Moreover, various parties have expressed concern about the freedom with which Section 44 can be invoked, Mr Watana said, describing this overarching power as a threat to democracy.
If the regime keeps resorting to this, the new government will not be able to function properly, he said.
"The undemocratic use of power must be eased or discontinued," he said, calling on the regime to use its "conscience" in such matters.
Mr Watana said his party is ready to contest the election.
He brushed aside concerns about the possible emergence of military-backed political parties.
More party choices are good for the public, he said, adding Pheu Thai wants to ensure there are no abuses of power in a bid to interfere with the election.
Meanwhile, Democrat Party leader Abhisit Vejjajiva expressed concern about an ongoing order banning political parties from holding certain activities.
Speaking at a ceremony marking the party's 71st anniversary, the former premier said he is waiting for a response from the National Council for Peace and Order (NCPO) on its fate, and believes the order will gradually be eased.
Until that time, the party will focus on preparing new personnel and policies, he said.
Referring to reports the Election Commission (EC) has begun dividing constituencies in preparation for the general election, Mr Abhisit said that even if the poll is held next year, the EC must not seek to redraw lines from the end of 2017.
Bhumjaithai Party leader Anutin Charnvirakul said he was confident Thailand would now return to democratic rule with the King as head of state.
His party now has 12 to 18 months to prepare for the upcoming polls in line with the regulations laid out under the new charter, he said.
Mr Anutin said his party will work on fine-tuning the details of four key policies that will be of the most benefit to the general public in the lead-up to the poll.
It is necessary for Bhumjaithai to field its candidates in all constituencies because all votes carry weight under the new charter, he added.
Referring to his relationship with the other political parties, he said Bhumjaithai is not in conflict with any of them.

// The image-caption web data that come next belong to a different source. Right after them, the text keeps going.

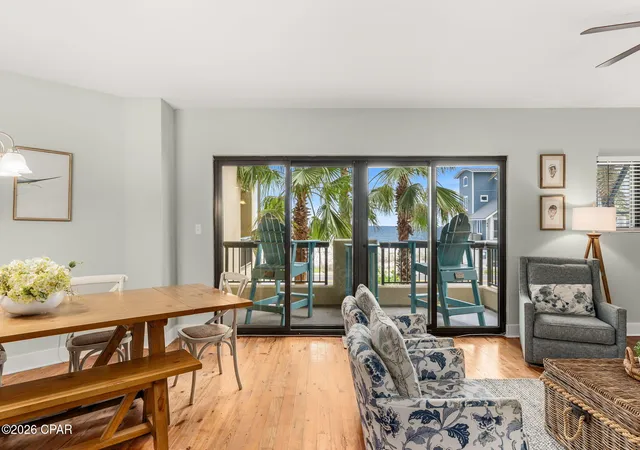 5th image of 1302 Hwy 98 #1G, Mexico Beach, FL 32456 | MLS# 787629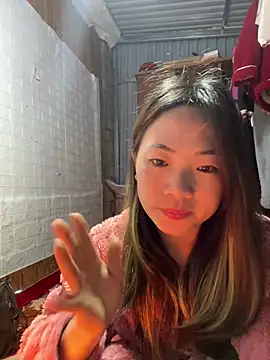 Lata-cute online show from March 5, 2026, 1:35 am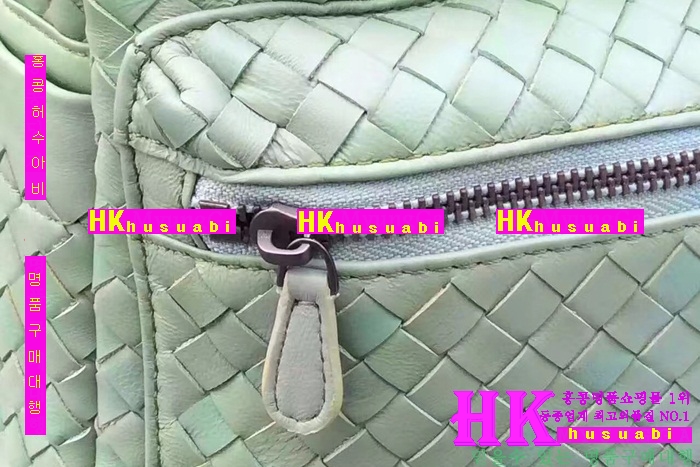 ����ǰ���׻��ں��װ�����Ÿ ���� 2016�Ż� BV-8311-5
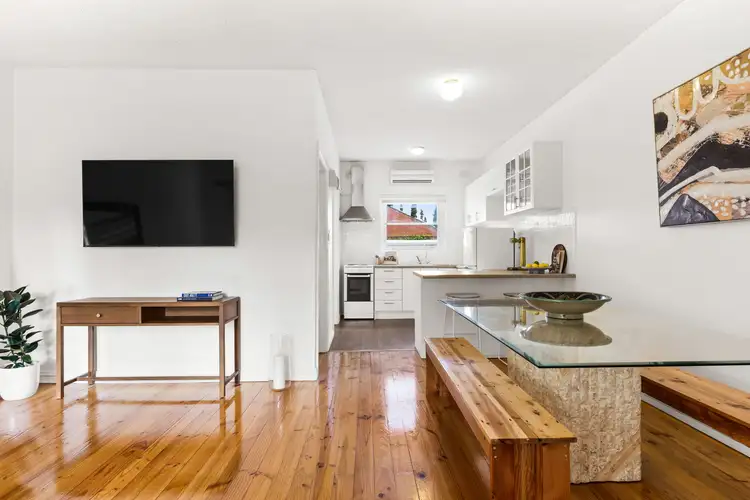 5/481 Fullarton Road, Highgate SA 5063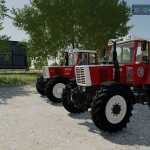 steyr 8150 sk1 edit v1.1 fs22 1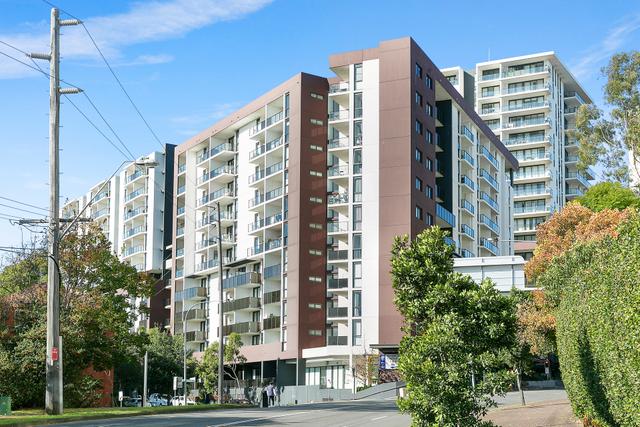 6/460 Forest Road, NSW 2220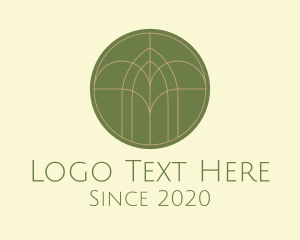 Liquer - Luxury Wellness Spa logo design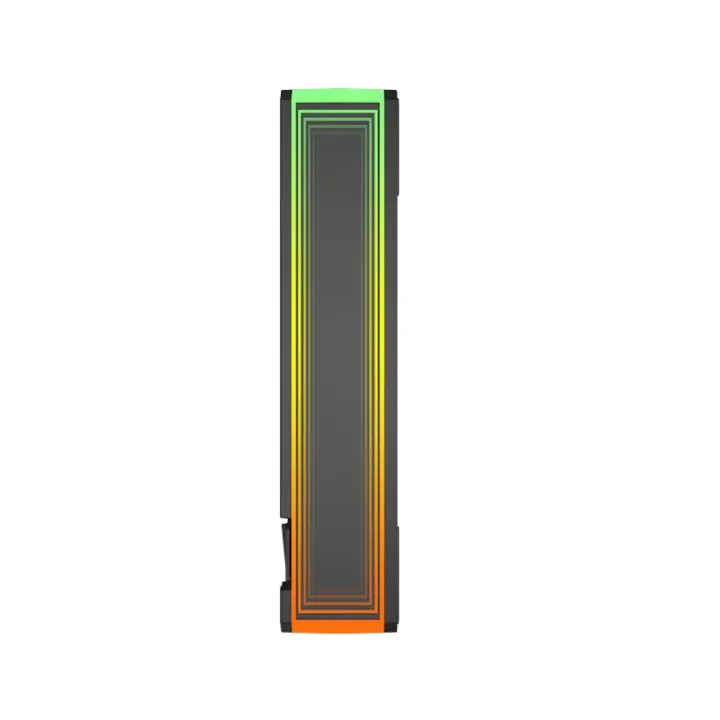 UPSIREN%20UF-3%20Prism%207%20PRO%20Computer%20Case%20Cooling%20Fan,Double-sided%20full%20lens,12CM%20ARGB%20motherboard%20synchronization%EF%BC%8CCD%20pattern%20axis%20-%20Image%203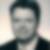 Photo de profil de Jean-François Selle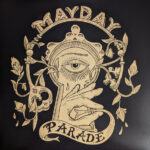 Mayday Parade - Monsters In The Closet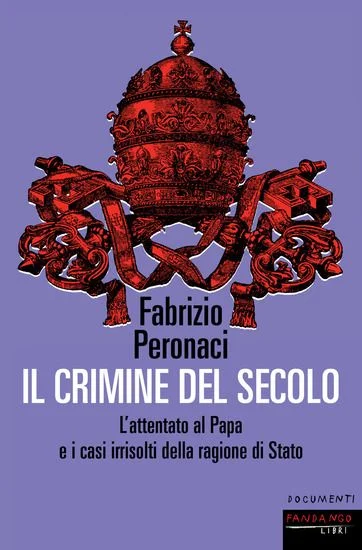libreriadantealighieri-2202606232332402150413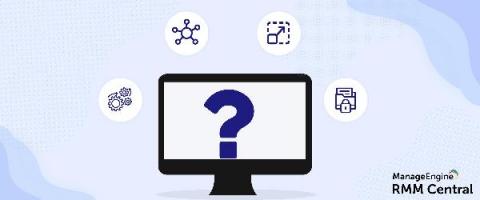 manageengine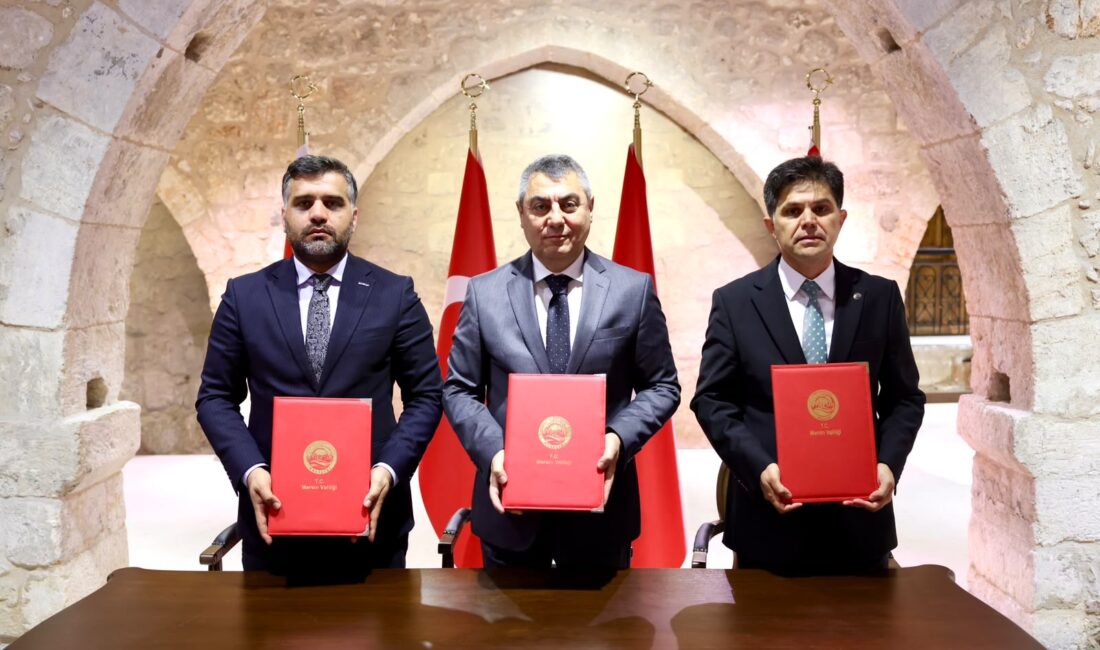 TOROS: DİĞER HAYIRSEVERLERİMİZE ÖRNEK TEŞKİL EDECEĞİNE İNANIYORUM TOROS: DİĞER HAYIRSEVERLERİMİZE ÖRNEK TEŞKİL EDECEĞİNE İNANIYORUM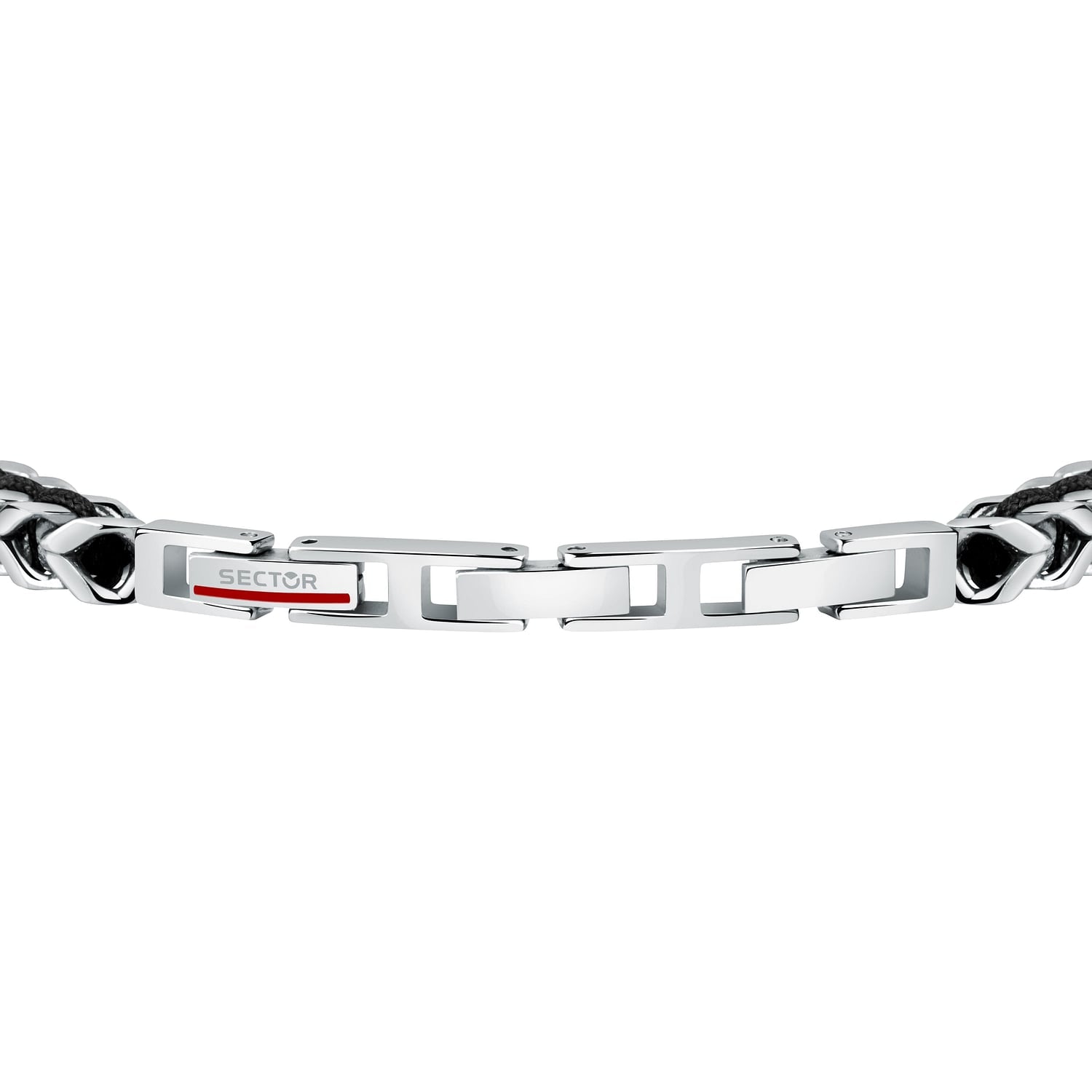 Men’s Sector Bracelet (SZV70) | NEW Men’s Sector Bracelet (SZV70) | NEW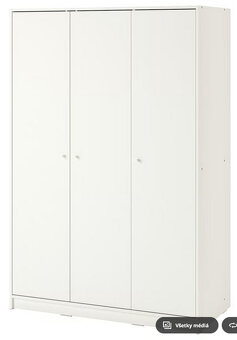 IKEA KLEPPSTAD - 2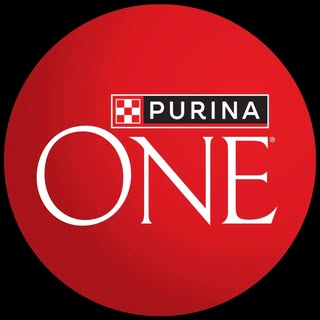 Purina ONE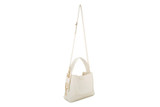 Torba za rame 925 - Krem Torba za rame 925 - Krem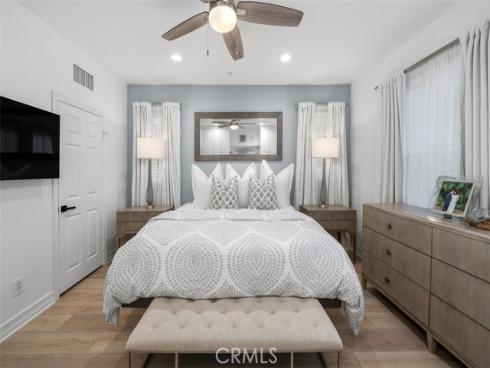 1 Red Leaf Lane , Ladera Ranch, CA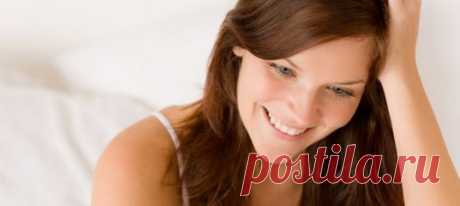 Это интересно: что означает слабая вторая линия на тесте на беременность. Ох уже эта вторая полоска на тесте… С ней связано немало вопросов в Сети. Разбираемся, почему она бледнее первой.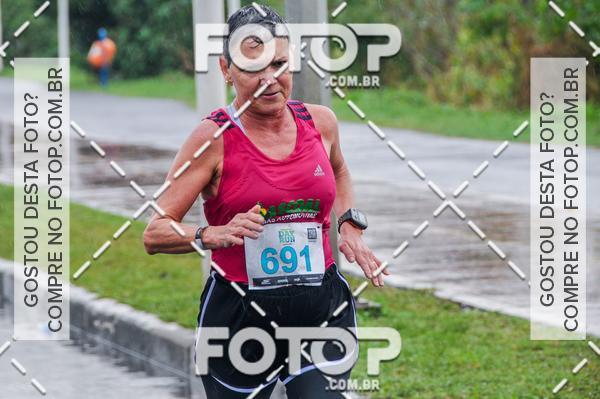 Compra tus fotos del eventoCircuito Poa Day Run - 2� Etapa En Fotop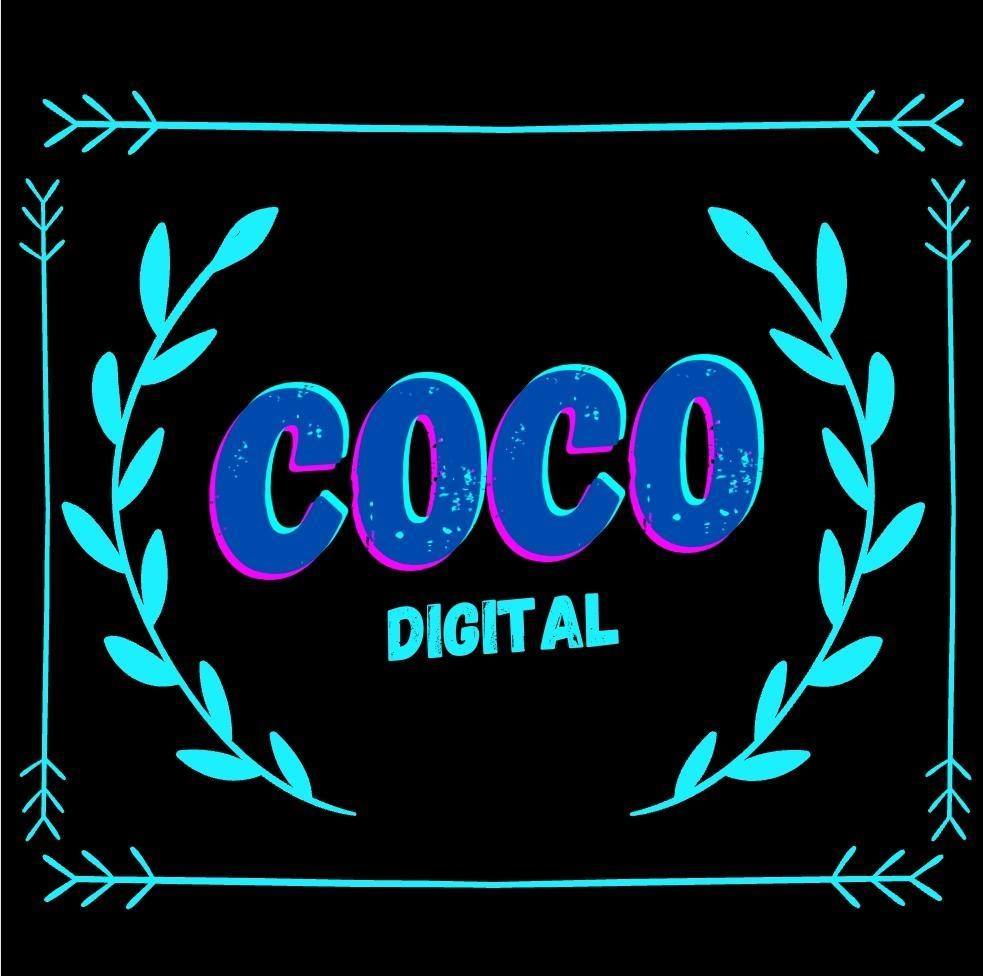 Coco Digital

The election results will dictate whether or not the party decides to join a coalition government, he added.
"We are ready to serve in any role," Mr Anutin said.
"If we become part of the government but can't get anything done then I would rather see us become an opposition party, as at least we could contribute more to the public in this role by providing the proper level of oversight," he added.
He dismissed rumours that Bhumjaithai has invited members of the National Reform Steering Assembly (NRSA) to join its ranks in the lead-up to the poll.
"No, it's not true. We are already happy with what we have now," he said.